## THINGS TO DO
• A. In the AI industry roundup, what did the Neuralink trial participant manipulate using only neural signals?
• B. Render this sentence from the AI industry roundup in Spanish: "Practical deployment details remain sparse."
• C. Print the stretch of the AI industry roundup from "LTX Studio launches" through "from power users.".

LTX Studio launches paid Ambassadors Program to seed early creator adoption and feedback
LTX Studio is recruiting creators into a paid Ambassadors Program that grants early access and a role in shaping product direction Program post. For teams building with AI video, these programs can accelerate feature fit by channeling structured feedback from power users.
🤖 Embodied systems: product timelines and BCIs
Embodied threads note a near‑term Figure AI ordering window and a Neuralink demo of thought‑controlled robotic manipulation. Practical deployment details remain sparse.
Neuralink demo shows thought‑controlled robotic arm
Neuralink shared a clip of a trial participant manipulating a robotic arm using only neural signals, underscoring end‑to‑end BCI-to-manipulator control for embodied tasks BCI arm clip. For AI engineers, this hints at richer intent datasets and tighter brain–agent loops, though details on decoding architecture, latency, and robustness were not disclosed.
Figure AI orders rumored to open tomorrow amid teaser buzz
Community chatter suggests Figure AI may open orders “tomorrow,” with tempered skepticism about readiness Ordering rumor, following up on trailer tease that pointed to an Oct 9 reveal. If accurate, an ordering window would mark a shift from demos to early pipeline building (deposits, pilot commitments), with downstream implications for SDKs, safety gating, and field support.

[Stored items]
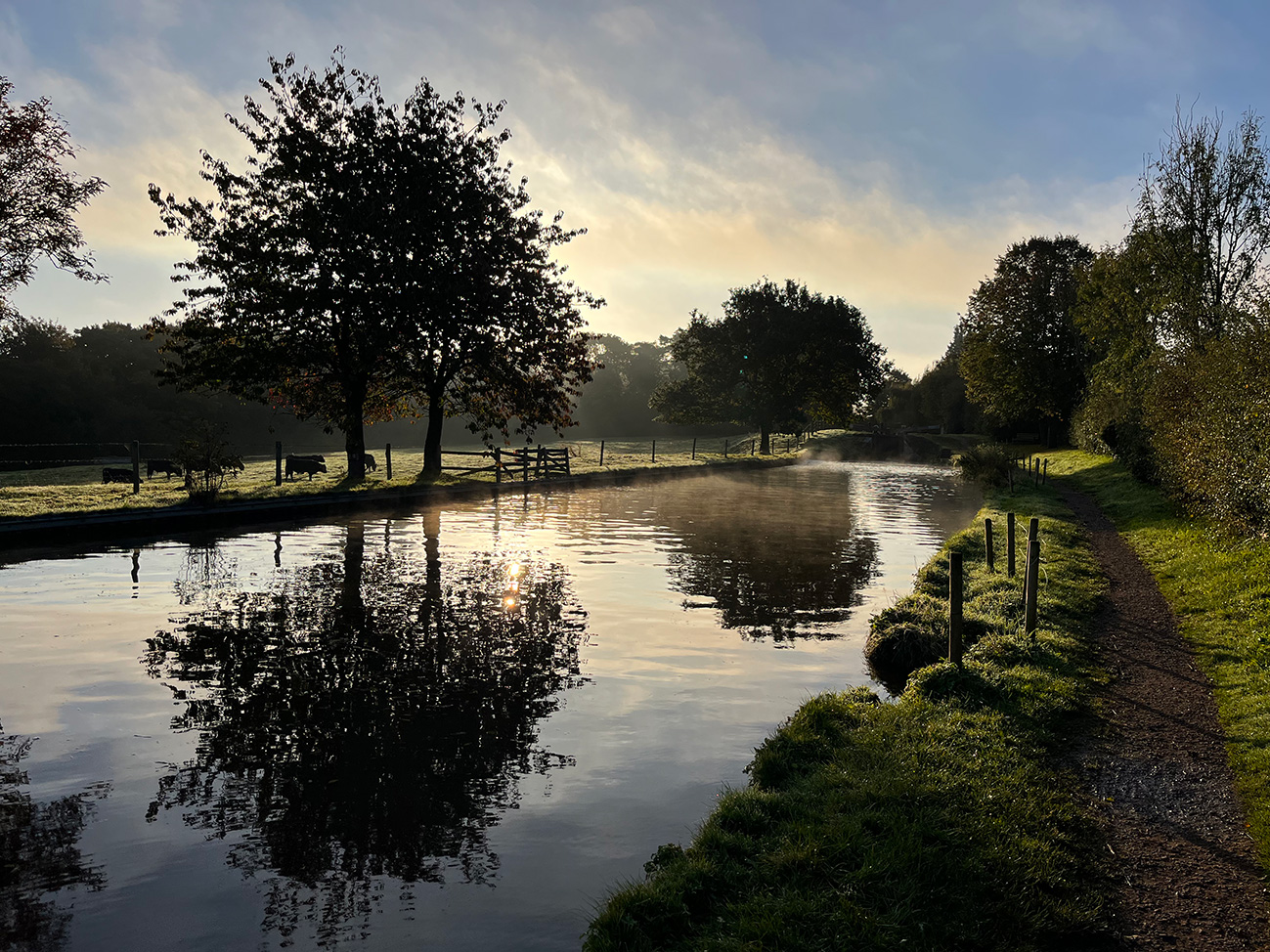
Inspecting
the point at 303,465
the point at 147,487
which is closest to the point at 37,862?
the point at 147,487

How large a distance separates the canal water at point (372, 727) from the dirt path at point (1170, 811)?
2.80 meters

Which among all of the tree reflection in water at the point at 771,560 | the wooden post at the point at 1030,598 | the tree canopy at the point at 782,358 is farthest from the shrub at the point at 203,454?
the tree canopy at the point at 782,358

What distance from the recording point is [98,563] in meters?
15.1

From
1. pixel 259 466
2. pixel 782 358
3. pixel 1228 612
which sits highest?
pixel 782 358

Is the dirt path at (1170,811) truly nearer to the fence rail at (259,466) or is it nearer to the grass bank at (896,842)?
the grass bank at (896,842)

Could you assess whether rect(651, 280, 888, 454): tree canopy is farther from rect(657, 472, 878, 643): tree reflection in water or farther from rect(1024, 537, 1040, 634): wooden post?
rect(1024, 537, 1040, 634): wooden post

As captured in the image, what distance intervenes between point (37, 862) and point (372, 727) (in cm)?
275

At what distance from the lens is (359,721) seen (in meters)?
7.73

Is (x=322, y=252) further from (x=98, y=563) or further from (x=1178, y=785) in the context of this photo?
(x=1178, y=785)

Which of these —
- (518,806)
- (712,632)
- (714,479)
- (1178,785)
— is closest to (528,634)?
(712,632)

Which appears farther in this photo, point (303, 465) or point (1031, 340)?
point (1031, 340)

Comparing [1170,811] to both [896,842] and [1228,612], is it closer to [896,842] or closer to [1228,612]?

## SOLUTIONS BY TASK
• A. A robotic arm.

• B. Los detalles prácticos de implementación siguen siendo escasos.

• C.
LTX Studio launches paid Ambassadors Program to seed early creator adoption and feedback
LTX Studio is recruiting creators into a paid Ambassadors Program that grants early access and a role in shaping product direction Program post. For teams building with AI video, these programs can accelerate feature fit by channeling structured feedback from power users.